(Spatial questions about pictures)
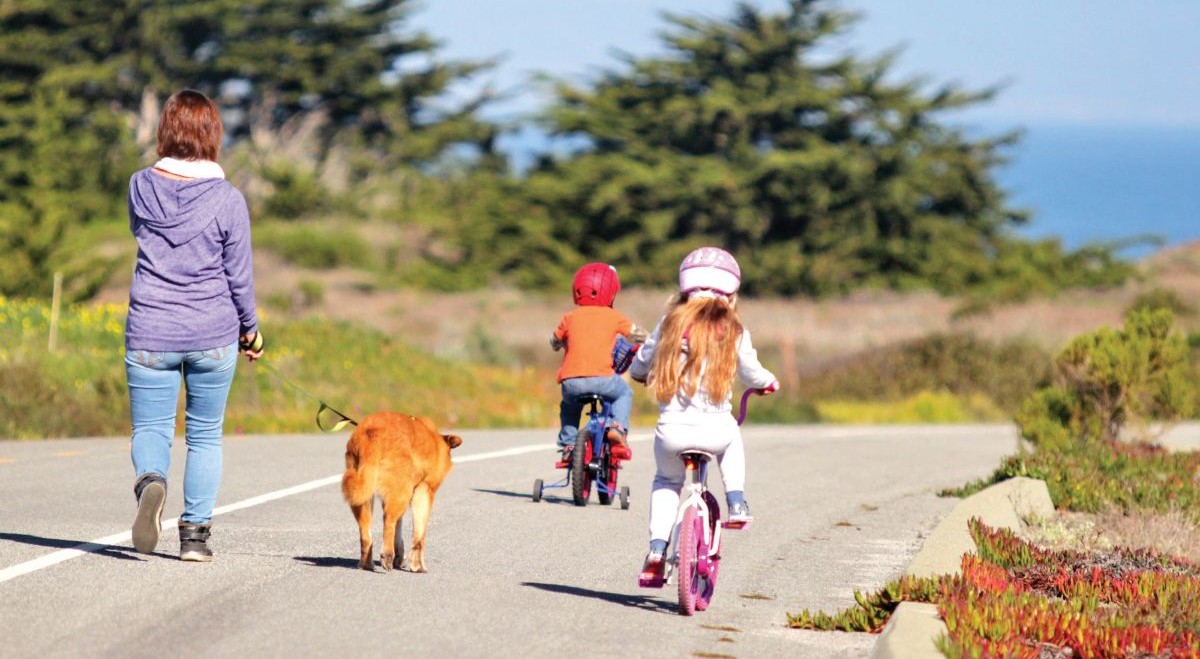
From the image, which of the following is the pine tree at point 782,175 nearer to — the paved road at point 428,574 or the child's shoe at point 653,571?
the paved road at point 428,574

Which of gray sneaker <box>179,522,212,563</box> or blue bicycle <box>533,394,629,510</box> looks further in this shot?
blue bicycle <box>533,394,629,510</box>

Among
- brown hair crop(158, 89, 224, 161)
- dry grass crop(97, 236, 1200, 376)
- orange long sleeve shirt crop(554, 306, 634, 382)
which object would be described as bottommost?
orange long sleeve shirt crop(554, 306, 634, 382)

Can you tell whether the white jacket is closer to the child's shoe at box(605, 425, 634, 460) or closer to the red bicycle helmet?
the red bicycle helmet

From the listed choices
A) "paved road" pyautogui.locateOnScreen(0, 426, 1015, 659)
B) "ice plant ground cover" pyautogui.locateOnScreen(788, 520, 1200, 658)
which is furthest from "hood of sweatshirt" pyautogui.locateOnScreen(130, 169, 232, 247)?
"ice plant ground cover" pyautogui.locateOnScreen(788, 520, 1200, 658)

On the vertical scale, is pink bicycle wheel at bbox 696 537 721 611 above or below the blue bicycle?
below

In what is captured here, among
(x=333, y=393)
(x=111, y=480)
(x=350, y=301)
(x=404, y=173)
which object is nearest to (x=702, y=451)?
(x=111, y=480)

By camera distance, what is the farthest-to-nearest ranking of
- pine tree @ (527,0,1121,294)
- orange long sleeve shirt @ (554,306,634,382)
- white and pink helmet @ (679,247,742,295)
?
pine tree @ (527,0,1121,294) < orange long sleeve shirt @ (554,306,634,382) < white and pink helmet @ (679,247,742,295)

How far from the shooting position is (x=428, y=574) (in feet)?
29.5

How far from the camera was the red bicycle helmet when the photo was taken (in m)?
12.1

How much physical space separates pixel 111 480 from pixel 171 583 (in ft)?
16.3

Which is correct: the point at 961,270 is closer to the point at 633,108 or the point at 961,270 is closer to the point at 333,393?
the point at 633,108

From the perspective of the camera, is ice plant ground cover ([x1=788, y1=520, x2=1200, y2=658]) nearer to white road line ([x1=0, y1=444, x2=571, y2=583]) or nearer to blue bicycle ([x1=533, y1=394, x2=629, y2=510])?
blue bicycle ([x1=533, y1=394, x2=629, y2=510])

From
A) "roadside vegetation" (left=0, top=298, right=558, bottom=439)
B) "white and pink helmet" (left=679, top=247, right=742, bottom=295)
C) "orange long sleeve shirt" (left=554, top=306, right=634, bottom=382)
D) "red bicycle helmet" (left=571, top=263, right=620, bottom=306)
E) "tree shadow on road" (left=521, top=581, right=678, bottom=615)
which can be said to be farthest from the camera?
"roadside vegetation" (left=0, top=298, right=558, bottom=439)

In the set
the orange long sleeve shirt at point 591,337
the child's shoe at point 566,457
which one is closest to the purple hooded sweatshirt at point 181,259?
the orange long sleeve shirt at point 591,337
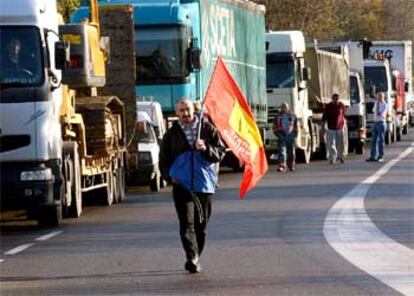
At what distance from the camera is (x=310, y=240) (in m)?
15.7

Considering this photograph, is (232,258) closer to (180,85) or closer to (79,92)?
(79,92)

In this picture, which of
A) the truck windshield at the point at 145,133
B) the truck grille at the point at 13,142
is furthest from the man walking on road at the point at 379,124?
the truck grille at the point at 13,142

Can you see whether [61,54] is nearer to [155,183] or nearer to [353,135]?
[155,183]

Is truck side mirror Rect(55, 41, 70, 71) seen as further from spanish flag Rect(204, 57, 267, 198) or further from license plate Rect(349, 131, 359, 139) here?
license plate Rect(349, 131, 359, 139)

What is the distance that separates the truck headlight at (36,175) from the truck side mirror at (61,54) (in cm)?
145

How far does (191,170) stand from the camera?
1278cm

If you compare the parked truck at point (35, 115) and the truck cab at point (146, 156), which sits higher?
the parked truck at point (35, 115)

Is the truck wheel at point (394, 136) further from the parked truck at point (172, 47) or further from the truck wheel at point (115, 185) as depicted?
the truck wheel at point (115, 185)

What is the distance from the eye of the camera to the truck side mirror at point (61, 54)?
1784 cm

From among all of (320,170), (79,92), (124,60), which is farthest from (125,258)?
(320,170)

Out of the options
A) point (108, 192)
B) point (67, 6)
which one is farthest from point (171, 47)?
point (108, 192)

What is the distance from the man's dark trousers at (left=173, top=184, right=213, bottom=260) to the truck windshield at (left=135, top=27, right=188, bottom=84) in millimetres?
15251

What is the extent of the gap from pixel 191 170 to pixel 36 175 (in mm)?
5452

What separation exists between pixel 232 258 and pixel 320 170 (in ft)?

-- Problem requirements --
Reproduce all of the material above word for word, leaving out the pictures.

-- Worked solution --
From the image, which of the following is the pine tree at point 782,175 nearer to — the paved road at point 428,574 or the child's shoe at point 653,571?
the paved road at point 428,574

Which of gray sneaker <box>179,522,212,563</box> or blue bicycle <box>533,394,629,510</box> looks further in this shot?
blue bicycle <box>533,394,629,510</box>

Among
- brown hair crop(158, 89, 224, 161)
- dry grass crop(97, 236, 1200, 376)
- orange long sleeve shirt crop(554, 306, 634, 382)
which object would be described as bottommost?
orange long sleeve shirt crop(554, 306, 634, 382)

Can you tell whether the white jacket is closer to the child's shoe at box(605, 425, 634, 460) or closer to the red bicycle helmet?
the red bicycle helmet

From the listed choices
A) "paved road" pyautogui.locateOnScreen(0, 426, 1015, 659)
B) "ice plant ground cover" pyautogui.locateOnScreen(788, 520, 1200, 658)
which is furthest from "hood of sweatshirt" pyautogui.locateOnScreen(130, 169, 232, 247)?
"ice plant ground cover" pyautogui.locateOnScreen(788, 520, 1200, 658)

On the vertical scale, is pink bicycle wheel at bbox 696 537 721 611 above or below the blue bicycle?
below

In what is captured here, among
(x=333, y=393)
(x=111, y=480)
(x=350, y=301)
(x=404, y=173)
which object is nearest to (x=702, y=451)?
(x=111, y=480)

By camera distance, what is the farthest-to-nearest ranking of
- pine tree @ (527,0,1121,294)
- orange long sleeve shirt @ (554,306,634,382)
- white and pink helmet @ (679,247,742,295)
?
pine tree @ (527,0,1121,294) < orange long sleeve shirt @ (554,306,634,382) < white and pink helmet @ (679,247,742,295)

How far from the shooting position is (x=428, y=574) (in feet)?
29.5

How far from the camera was the red bicycle helmet when the photo was taken (in m)?
12.1

How much physical space separates pixel 111 480 from pixel 171 583 (in ft)?
16.3

Which is correct: the point at 961,270 is closer to the point at 633,108 or the point at 961,270 is closer to the point at 333,393?
the point at 633,108

From the perspective of the camera, is ice plant ground cover ([x1=788, y1=520, x2=1200, y2=658]) nearer to white road line ([x1=0, y1=444, x2=571, y2=583]) or nearer to blue bicycle ([x1=533, y1=394, x2=629, y2=510])?
blue bicycle ([x1=533, y1=394, x2=629, y2=510])

From
A) "roadside vegetation" (left=0, top=298, right=558, bottom=439)
B) "white and pink helmet" (left=679, top=247, right=742, bottom=295)
C) "orange long sleeve shirt" (left=554, top=306, right=634, bottom=382)
D) "red bicycle helmet" (left=571, top=263, right=620, bottom=306)
E) "tree shadow on road" (left=521, top=581, right=678, bottom=615)
which can be said to be farthest from the camera?
"roadside vegetation" (left=0, top=298, right=558, bottom=439)

In the set
the orange long sleeve shirt at point 591,337
the child's shoe at point 566,457
which one is closest to the purple hooded sweatshirt at point 181,259?
the orange long sleeve shirt at point 591,337
At what distance from the camera is (x=310, y=240) (in m)?
15.7

Considering this photograph, is (232,258) closer to (180,85) or closer to (79,92)?
(79,92)

In this picture, which of
A) the truck windshield at the point at 145,133
B) the truck grille at the point at 13,142
is furthest from the man walking on road at the point at 379,124?
the truck grille at the point at 13,142

Can you see whether [61,54] is nearer to [155,183] or nearer to [353,135]?
[155,183]

Is truck side mirror Rect(55, 41, 70, 71) seen as further from spanish flag Rect(204, 57, 267, 198) or further from license plate Rect(349, 131, 359, 139) here?
license plate Rect(349, 131, 359, 139)

What is the distance that separates the truck headlight at (36,175) from the truck side mirror at (61,54) (in cm)?
145

How far does (191,170) stand from the camera?
1278cm

If you compare the parked truck at point (35, 115) and the truck cab at point (146, 156), which sits higher?
the parked truck at point (35, 115)

Is the truck wheel at point (394, 136) further from the parked truck at point (172, 47) or further from the truck wheel at point (115, 185) as depicted?
the truck wheel at point (115, 185)

What is the distance from the eye of the camera to the truck side mirror at point (61, 54)?
1784 cm

From among all of (320,170), (79,92), (124,60), which is farthest from (125,258)?
(320,170)

Out of the options
A) point (108, 192)
B) point (67, 6)
which one is farthest from point (171, 47)?
point (108, 192)

What is the distance from the man's dark trousers at (left=173, top=184, right=213, bottom=260) to the truck windshield at (left=135, top=27, right=188, bottom=84) in millimetres?
15251

What is the extent of the gap from pixel 191 170 to pixel 36 175 (in mm)?
5452

What separation exists between pixel 232 258 and pixel 320 170 (in ft)?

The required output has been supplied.